Đoàn Văn Toại

Đoàn Văn Toại (1945 in Vietnam – November 2017 in California[1]) was a Vietnamese-born naturalized American activist and the author of The Vietnamese Gulag (Simon & Schuster, 1986).

Biography

Doan became an antiwar activist, a supporter of the National Liberation Front and vice president of the Saigon Student Union in 1969 and 1970, and spent time in jails in South Vietnam for antigovernment activities as a student leader. After the invasion of the North Vietnamese Army and the end of the Vietnam War in 1975, he became a senior official of the Ministry of Finance under the Provisional Government. He soon disagreed on purely professional grounds with a superior official and was jailed for 28 months. He left Vietnam in May 1978 and went into exile in Paris.

In 1989, he was shot and seriously wounded by two Asian males as he was walking in the area around his home in California.[2] The shooting happened during a spate of attacks on foreign resident dissident Vietnamese and was widely believed to have been politically motivated.[2] Doan's advocacy of the recognition of the government of Vietnam and proposal that the US government should establish diplomatic ties was not universally liked in the Vietnamese community and there was speculation that he was shot by anti-Communist protestors.[2][3]

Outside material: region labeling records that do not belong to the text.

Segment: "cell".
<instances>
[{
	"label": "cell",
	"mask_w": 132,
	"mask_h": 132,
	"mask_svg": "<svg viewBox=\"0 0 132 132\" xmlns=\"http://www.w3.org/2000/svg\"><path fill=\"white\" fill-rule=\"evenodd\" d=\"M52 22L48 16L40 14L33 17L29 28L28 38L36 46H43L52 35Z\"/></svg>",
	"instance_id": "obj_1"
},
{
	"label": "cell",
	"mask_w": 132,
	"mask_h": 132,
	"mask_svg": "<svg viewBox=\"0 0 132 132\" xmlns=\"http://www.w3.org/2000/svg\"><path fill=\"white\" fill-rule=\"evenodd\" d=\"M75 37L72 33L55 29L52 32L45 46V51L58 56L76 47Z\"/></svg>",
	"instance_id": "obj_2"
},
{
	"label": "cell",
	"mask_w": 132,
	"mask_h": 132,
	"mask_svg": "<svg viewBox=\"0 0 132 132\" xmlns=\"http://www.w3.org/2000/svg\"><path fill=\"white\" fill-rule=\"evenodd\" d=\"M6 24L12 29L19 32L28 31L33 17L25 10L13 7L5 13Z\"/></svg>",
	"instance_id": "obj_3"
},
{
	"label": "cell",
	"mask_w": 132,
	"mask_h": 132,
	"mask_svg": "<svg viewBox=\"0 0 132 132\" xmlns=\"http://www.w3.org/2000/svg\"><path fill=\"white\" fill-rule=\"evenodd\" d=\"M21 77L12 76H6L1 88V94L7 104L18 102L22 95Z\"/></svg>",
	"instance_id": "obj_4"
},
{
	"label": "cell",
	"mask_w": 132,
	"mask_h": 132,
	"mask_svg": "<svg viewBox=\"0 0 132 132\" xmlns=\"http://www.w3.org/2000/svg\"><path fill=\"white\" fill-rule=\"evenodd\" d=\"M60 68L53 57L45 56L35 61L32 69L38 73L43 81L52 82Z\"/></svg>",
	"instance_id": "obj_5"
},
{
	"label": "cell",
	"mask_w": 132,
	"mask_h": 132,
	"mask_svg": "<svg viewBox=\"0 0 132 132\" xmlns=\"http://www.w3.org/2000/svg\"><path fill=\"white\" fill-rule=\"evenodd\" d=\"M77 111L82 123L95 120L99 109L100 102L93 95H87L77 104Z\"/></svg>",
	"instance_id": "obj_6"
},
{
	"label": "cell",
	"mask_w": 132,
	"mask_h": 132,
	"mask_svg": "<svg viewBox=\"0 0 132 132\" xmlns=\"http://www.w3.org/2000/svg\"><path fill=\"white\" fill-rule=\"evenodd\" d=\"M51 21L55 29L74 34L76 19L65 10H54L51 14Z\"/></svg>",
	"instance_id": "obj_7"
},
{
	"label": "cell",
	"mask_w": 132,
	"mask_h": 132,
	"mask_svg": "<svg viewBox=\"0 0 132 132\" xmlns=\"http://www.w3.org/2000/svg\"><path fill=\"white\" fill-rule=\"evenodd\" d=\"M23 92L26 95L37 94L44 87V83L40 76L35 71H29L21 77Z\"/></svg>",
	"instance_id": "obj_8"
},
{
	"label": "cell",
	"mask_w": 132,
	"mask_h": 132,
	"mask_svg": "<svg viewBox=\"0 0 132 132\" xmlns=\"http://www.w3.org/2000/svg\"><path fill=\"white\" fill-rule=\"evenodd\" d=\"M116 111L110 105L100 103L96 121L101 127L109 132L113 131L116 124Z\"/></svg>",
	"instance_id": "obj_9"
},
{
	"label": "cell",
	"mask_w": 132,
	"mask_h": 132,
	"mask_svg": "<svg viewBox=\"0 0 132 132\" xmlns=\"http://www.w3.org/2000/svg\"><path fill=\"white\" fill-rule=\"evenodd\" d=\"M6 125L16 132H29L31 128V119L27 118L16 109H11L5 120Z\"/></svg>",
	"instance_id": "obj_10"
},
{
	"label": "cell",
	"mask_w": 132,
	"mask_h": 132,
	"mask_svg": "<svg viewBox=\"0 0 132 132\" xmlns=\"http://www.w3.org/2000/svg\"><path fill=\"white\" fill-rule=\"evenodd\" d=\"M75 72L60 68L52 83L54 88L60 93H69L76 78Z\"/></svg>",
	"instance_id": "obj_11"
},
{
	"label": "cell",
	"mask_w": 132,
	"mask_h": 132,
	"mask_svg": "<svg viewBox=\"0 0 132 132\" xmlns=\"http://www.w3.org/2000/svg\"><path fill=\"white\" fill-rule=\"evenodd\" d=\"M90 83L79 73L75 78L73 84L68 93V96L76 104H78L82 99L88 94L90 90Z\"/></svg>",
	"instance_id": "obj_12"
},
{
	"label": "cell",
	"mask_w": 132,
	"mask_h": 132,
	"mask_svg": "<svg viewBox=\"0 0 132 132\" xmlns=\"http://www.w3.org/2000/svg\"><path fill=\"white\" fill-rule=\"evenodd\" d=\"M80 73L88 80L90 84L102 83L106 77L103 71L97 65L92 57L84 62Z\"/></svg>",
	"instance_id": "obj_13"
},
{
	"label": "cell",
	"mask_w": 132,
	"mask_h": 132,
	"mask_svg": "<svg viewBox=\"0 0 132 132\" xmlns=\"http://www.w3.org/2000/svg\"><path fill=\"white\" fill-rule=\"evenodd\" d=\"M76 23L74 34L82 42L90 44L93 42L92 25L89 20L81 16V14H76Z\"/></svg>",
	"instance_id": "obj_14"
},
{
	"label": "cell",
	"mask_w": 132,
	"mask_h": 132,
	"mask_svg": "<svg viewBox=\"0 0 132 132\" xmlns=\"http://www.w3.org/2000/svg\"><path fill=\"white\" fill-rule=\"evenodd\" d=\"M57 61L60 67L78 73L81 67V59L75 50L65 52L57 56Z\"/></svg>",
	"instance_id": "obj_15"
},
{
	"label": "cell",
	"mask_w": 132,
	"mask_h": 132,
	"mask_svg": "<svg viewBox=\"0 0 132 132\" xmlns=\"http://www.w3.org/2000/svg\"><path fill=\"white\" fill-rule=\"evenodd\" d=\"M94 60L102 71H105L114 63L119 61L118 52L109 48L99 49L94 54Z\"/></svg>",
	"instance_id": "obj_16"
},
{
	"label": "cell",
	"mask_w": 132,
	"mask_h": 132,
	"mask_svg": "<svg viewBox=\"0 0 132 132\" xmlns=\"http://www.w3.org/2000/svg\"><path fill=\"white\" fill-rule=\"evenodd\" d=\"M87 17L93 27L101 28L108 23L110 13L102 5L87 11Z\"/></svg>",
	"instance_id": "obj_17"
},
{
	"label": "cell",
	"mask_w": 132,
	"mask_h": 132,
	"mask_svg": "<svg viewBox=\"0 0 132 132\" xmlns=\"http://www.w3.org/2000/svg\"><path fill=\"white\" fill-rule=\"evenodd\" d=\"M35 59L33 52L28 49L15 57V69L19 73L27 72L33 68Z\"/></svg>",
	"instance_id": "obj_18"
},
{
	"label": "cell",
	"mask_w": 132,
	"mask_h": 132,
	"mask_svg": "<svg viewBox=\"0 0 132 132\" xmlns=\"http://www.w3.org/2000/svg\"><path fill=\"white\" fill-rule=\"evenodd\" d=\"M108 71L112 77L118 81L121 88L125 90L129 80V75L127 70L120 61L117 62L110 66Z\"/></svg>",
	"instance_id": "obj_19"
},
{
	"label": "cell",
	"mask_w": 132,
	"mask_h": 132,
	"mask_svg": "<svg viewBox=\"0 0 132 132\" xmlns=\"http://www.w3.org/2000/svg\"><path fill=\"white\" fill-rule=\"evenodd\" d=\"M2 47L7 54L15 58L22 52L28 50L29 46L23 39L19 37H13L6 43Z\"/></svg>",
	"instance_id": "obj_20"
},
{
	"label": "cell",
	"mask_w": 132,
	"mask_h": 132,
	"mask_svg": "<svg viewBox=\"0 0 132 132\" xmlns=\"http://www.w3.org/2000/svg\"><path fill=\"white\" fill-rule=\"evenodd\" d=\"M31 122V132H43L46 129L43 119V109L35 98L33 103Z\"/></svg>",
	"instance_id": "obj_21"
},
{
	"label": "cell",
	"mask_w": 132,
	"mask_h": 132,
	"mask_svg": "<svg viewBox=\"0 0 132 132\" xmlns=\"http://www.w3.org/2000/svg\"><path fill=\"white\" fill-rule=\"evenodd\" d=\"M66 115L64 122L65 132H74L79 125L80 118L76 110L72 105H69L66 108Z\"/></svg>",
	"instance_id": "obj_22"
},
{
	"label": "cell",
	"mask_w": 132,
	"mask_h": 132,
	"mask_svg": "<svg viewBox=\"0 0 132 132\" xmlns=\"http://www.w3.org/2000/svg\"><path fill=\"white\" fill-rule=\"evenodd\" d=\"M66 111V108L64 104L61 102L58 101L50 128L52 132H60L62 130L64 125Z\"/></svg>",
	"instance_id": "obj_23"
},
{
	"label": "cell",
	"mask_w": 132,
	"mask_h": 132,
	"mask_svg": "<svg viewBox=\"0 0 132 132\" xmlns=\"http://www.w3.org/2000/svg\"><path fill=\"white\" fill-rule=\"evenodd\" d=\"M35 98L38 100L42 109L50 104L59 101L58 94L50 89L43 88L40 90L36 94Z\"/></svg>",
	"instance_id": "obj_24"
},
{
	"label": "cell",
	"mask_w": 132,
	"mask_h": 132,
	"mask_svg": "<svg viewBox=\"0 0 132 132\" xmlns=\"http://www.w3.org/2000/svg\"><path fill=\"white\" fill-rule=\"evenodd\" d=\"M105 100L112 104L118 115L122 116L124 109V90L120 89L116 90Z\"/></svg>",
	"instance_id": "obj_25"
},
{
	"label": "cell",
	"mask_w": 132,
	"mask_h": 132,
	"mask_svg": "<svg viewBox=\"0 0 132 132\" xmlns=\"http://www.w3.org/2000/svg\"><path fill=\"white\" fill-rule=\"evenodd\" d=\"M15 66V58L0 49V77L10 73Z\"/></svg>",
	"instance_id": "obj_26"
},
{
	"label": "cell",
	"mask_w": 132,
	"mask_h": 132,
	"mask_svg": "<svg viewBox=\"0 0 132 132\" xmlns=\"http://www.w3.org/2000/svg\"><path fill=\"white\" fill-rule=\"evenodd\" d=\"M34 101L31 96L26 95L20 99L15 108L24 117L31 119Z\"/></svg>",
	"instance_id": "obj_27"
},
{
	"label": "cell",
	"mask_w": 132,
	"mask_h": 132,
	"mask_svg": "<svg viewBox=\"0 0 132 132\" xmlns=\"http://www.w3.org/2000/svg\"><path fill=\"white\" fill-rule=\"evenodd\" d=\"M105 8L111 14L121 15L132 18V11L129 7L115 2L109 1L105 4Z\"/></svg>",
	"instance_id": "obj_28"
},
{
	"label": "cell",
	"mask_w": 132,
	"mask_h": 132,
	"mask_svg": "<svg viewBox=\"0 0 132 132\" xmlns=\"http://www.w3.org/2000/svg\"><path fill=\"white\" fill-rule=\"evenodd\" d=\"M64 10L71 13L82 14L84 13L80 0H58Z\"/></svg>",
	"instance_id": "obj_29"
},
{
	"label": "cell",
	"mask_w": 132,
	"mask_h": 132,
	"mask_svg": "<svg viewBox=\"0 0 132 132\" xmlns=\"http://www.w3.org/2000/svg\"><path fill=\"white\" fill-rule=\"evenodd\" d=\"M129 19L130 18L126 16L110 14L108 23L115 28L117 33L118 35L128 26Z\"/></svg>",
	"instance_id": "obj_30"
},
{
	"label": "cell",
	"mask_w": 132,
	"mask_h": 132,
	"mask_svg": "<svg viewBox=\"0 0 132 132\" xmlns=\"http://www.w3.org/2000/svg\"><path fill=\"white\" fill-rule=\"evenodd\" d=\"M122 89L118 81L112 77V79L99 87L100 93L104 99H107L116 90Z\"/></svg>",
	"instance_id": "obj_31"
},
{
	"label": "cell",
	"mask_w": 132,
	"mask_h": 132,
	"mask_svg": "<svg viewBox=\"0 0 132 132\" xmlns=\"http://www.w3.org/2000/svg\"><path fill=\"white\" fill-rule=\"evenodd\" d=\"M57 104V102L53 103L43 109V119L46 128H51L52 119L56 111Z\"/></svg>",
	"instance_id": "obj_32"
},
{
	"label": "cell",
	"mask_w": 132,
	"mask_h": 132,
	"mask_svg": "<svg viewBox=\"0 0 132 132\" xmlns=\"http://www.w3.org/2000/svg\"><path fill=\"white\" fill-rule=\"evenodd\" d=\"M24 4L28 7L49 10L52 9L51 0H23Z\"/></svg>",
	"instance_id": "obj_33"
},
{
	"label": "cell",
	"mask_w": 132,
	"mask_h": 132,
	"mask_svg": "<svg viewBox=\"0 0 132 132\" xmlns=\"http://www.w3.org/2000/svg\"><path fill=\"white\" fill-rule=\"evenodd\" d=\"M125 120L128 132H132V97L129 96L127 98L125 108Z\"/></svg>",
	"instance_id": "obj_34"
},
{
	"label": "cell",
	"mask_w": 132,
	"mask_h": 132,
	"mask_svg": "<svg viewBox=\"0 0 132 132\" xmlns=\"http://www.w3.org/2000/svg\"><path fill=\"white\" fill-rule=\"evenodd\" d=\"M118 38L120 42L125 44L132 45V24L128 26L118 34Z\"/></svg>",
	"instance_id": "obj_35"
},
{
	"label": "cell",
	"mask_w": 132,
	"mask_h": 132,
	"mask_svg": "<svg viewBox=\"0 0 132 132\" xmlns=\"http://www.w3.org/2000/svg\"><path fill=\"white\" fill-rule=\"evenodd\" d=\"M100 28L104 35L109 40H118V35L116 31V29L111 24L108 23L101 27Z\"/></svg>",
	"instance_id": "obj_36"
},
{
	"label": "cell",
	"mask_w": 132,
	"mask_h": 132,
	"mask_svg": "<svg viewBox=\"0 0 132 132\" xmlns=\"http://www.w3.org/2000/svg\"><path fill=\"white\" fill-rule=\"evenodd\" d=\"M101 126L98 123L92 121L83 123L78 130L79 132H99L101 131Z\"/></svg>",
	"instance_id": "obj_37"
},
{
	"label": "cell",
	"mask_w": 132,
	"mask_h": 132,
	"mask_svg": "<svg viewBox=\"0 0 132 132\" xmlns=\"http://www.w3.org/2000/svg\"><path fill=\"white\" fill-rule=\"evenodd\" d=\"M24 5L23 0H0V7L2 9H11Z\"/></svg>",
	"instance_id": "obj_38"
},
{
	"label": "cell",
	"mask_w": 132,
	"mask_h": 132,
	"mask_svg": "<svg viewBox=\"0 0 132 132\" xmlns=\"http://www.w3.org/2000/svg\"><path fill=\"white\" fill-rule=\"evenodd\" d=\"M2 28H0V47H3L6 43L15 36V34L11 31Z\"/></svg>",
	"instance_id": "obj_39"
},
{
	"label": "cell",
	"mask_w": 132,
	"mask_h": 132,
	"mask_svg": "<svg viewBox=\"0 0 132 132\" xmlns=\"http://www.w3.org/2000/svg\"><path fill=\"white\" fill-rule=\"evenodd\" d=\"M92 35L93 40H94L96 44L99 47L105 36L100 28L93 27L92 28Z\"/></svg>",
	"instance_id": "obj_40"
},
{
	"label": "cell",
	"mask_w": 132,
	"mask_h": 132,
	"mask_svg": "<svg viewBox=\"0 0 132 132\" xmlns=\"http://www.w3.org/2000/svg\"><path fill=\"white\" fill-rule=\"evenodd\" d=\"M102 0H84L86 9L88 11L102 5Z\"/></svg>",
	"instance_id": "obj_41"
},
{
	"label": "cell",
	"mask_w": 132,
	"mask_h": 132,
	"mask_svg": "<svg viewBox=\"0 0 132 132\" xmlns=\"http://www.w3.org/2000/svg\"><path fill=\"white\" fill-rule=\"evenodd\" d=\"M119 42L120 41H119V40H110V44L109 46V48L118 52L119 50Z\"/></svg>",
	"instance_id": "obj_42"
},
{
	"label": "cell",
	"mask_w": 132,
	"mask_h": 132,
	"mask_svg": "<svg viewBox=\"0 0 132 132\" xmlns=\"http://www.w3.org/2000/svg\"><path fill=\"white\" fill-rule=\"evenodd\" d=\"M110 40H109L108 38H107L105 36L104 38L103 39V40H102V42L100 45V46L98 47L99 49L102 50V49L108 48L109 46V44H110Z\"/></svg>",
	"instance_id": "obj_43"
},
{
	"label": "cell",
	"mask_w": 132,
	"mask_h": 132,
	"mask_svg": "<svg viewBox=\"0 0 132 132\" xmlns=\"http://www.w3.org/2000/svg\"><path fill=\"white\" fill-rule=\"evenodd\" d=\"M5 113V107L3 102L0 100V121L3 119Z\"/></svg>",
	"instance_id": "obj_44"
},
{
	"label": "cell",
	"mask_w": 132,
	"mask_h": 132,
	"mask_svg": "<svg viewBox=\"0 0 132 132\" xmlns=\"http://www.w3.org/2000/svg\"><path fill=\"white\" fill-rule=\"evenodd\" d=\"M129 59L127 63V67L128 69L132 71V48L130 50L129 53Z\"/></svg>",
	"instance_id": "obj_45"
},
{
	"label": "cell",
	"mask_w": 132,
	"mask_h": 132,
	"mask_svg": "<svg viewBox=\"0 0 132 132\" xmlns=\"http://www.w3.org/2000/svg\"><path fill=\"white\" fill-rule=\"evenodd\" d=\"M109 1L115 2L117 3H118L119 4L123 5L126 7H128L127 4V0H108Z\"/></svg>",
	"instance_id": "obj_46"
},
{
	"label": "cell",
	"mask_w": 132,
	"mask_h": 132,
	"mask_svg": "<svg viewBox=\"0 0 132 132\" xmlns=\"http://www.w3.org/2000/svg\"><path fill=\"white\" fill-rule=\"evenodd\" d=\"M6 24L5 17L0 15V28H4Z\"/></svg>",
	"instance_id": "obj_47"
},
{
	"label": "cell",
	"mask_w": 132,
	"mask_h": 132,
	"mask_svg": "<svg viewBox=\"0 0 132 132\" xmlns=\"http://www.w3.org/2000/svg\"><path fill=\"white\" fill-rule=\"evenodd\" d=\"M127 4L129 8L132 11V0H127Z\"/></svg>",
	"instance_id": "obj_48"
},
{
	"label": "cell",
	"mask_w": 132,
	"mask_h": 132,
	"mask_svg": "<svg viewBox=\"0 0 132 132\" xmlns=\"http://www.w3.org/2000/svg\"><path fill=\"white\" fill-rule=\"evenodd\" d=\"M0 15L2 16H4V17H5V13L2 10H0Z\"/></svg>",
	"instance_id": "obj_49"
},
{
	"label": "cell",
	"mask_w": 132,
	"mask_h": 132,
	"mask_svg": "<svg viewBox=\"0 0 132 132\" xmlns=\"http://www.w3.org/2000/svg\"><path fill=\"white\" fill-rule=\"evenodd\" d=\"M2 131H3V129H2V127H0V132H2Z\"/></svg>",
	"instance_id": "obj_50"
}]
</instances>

Doan Van Toai was also the author of these books:

  • Documents on prisons in Viet-Nam
  • A Vietcong Memoir (Mémoires d'un Vietcong, w/ Nhu Tang Truong, David Chanoff)
  • Vietnam: A Portrait of its People at War (w/ David Chanoff)
  • Portrait of the Enemy: The Other Side of Vietnam, Told through Interviews with North Vietnamese, Former Vietcong and Southern Opposition Leaders (w/ David Chanoff).

References

  1. BBC News, December 1, 2017, Văn Toại và sinh viên Sài Gòn một thời. Retrieved August 25, 2019.
  2. "Vietnamese Author Who Advocated Ties With Hanoi Is Shot". New York Times. August 22, 1989. Retrieved April 10, 2011.
  3. William F. Buckley Jr. (October 9, 1989). "Vietnamese disagree on path to democracy". Anchorage Daily News. Retrieved April 10, 2011.